▶ ARTICLE
________________

The Artwork on MECCA's Christmas Packaging Is So Beautiful You'll Wanna Wallpaper Your House In It
As well as having their work displayed in the gallery, each female artists is also engaged to create MECCA's annual holiday campaign. This year, young Chinese-Australia artist Louise Zhang was chosen for her exceptional work across multidisciplinary practices including painting, sculpture and installation, that draws upon her modern identity and emotions, as well as traditional Chinese symbolism and botany.
Zhang joins an impressive line-up of artists that MECCA has collaborated with over the years including Tammy Kanat, Claudia Moodoonuthi, Atong Atem, Rebecca Baumann and Tanya Schultz.
And because at POPSUGAR Australia we're all about empowering and supporting women, we just had to chat with Louise Zhang to learn more about the inspiration behind her beautiful art, how she tied in her Chinese-Australian heritage into her work and what a collaboration like this could mean for her artistic career.
P.S I'm not even kidding when I say her art is so beautiful you'll wanna wallpaper your house in it . . .
Scroll to read the full interview and see Louise's work:
PS: Congratulations on your collaboration with the National Gallery of Victoria and MECCA, what does a collaboration like this mean to you?
Louise: The collaboration with National Gallery of Victoria and MECCA has been incredibly significant for me. This opportunity has paved way for my work and person to be shared in such an inclusive way! Accessibility in art has always been something I have thought about – the art world can be quite isolating and exclusive. Through MECCA, I've had a chance to share my work and my heritage to the public in a very accessible format – I am very thankful for that.

________________

▶ DATA PROVIDED

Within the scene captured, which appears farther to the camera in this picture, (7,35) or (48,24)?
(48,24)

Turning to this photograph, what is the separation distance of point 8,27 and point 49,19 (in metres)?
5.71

________________

Copy out the full article above about the artwork on MECCA's Christmas packaging, word for word, from the headline through the last sentence of the interview.

The Artwork on MECCA's Christmas Packaging Is So Beautiful You'll Wanna Wallpaper Your House In It
As well as having their work displayed in the gallery, each female artists is also engaged to create MECCA's annual holiday campaign. This year, young Chinese-Australia artist Louise Zhang was chosen for her exceptional work across multidisciplinary practices including painting, sculpture and installation, that draws upon her modern identity and emotions, as well as traditional Chinese symbolism and botany.
Zhang joins an impressive line-up of artists that MECCA has collaborated with over the years including Tammy Kanat, Claudia Moodoonuthi, Atong Atem, Rebecca Baumann and Tanya Schultz.
And because at POPSUGAR Australia we're all about empowering and supporting women, we just had to chat with Louise Zhang to learn more about the inspiration behind her beautiful art, how she tied in her Chinese-Australian heritage into her work and what a collaboration like this could mean for her artistic career.
P.S I'm not even kidding when I say her art is so beautiful you'll wanna wallpaper your house in it . . .
Scroll to read the full interview and see Louise's work:
PS: Congratulations on your collaboration with the National Gallery of Victoria and MECCA, what does a collaboration like this mean to you?
Louise: The collaboration with National Gallery of Victoria and MECCA has been incredibly significant for me. This opportunity has paved way for my work and person to be shared in such an inclusive way! Accessibility in art has always been something I have thought about – the art world can be quite isolating and exclusive. Through MECCA, I've had a chance to share my work and my heritage to the public in a very accessible format – I am very thankful for that.